Tarefa 1:
Responda, com base no texto sobre o trabalho na pandemia:
(a) Em qual universidade Ricardo Antunes é professor de sociologia do trabalho?
(b) Em qual dos três filmes citados o operário mata o patrão com uma facada?
(c) Segundo o professor, que percentual da classe trabalhadora brasileira estava na informalidade antes da pandemia?
Tarefa 2:
Escreva a continuação do texto sobre o trabalho na pandemia, partindo do ponto em que ele termina.

A pandemia do novo coronavírus virou o planeta de cabeça para baixo e colocou a população de cabelos em pé. No campo do trabalho não foi diferente. Entre o "novo normal" e o tão esperado futuro pós-Covid-19 sobram interrogações. Mas não faltam também reflexões e teorias sobre os desdobramentos da atual sobreposição de crises, sanitária, política, econômica e social. Por aqui, há quem preveja para logo adiante um cenário distópico, algo semelhante aos filmes "Bacurau", "Coringa" e "Parasita".
A comparação quem faz é o professor de sociologia do trabalho da Unicamp (Universidade Estadual de Campinas), Ricardo Antunes. O sociólogo destaca um elemento comum nos três filmes: uma revolta que emerge das camadas mais vulneráveis da sociedade.
Caso não tenho visto algum deles, atenção porque lá vem spoiler. Em "Bacurau" (de Kleber Mendonça Filho e Juliano Dornelles), uma pequena população vilipendiada do sertão brasileiro se mistura com um núcleo armado de narcotraficantes para se defender de estrangeiros; no final de "Coringa" (de Todd Phillips), o vilão destroçado vira líder de uma revolta que propõe morte aos ricos; e em "Parasita" (de Bong Joon Ho), o operário coreano mata seu patrão com uma facada bem no coração.
"Uma parcela da humanidade vai explodir", alerta o professor. Segundo ele, no Brasil, antes da pandemia, 40% da classe trabalhadora estava na informalidade e o cenário deve ficar ainda mais complicado. "A tendência empurra para um quadro acentuado de precarização das condições de trabalho, se nada mudar em dois anos esse percentual sobe para 60%".

Dados fornecidos:
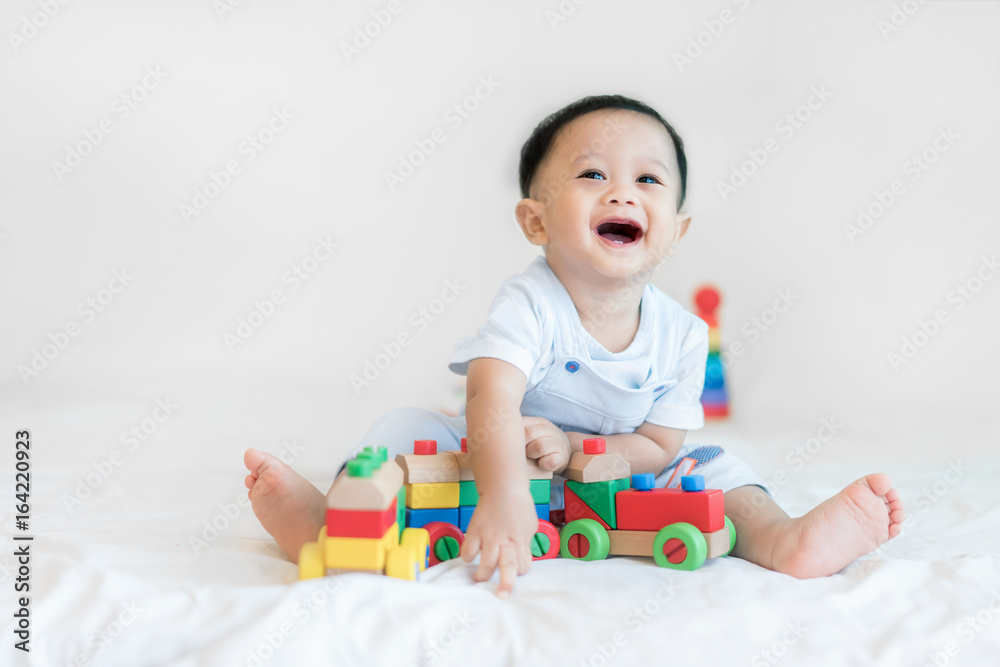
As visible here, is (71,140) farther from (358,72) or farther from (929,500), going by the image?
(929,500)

---

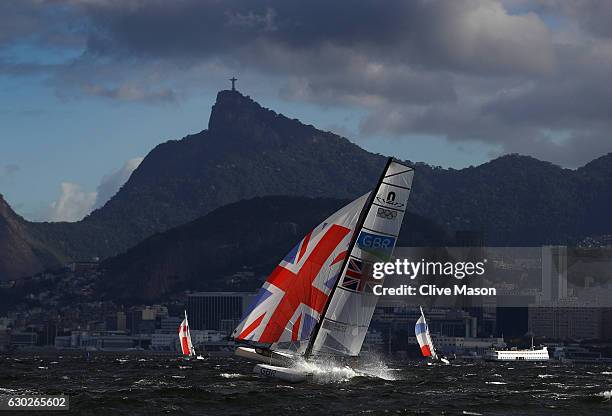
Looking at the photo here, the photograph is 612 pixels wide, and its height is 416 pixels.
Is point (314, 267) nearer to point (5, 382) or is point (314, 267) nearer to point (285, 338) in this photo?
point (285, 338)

Espaço da resposta 1:
(a) Na Unicamp (Universidade Estadual de Campinas).
(b) Em "Parasita".
(c) 40%.

Espaço da resposta 2:
Se o futuro será mesmo semelhante à ficção, não se sabe. Mas a realidade atual de precarização do trabalho já inspira o cinema dos dias de hoje. É o caso do filme "Você não estava lá", do cineasta britânico Ken Loach. O longa, que estreou há poucos meses no Brasil, retrata a uberização do trabalho (atividades mediadas por aplicativos e plataformas digitais) na Inglaterra.
O filme propõe uma reflexão muito atual sobre uma suposta liberdade ilusória oferecida pela tecnologia, e expõe como na realidade ela tem sido usada para explorar uma parte relevante da classe trabalhadora.
Na trama, o protagonista Ricky Turner (Kris Hitchen), profissional da construção civil, desempregado e sem oportunidades, consegue uma colocação em um serviço de entregas. Porém o CEO de empresa avisa que ele não será um "empregado", mas seu próprio patrão. Dono de seu tempo, mas também responsável por riscos, custos e infraestrutura para o trabalho.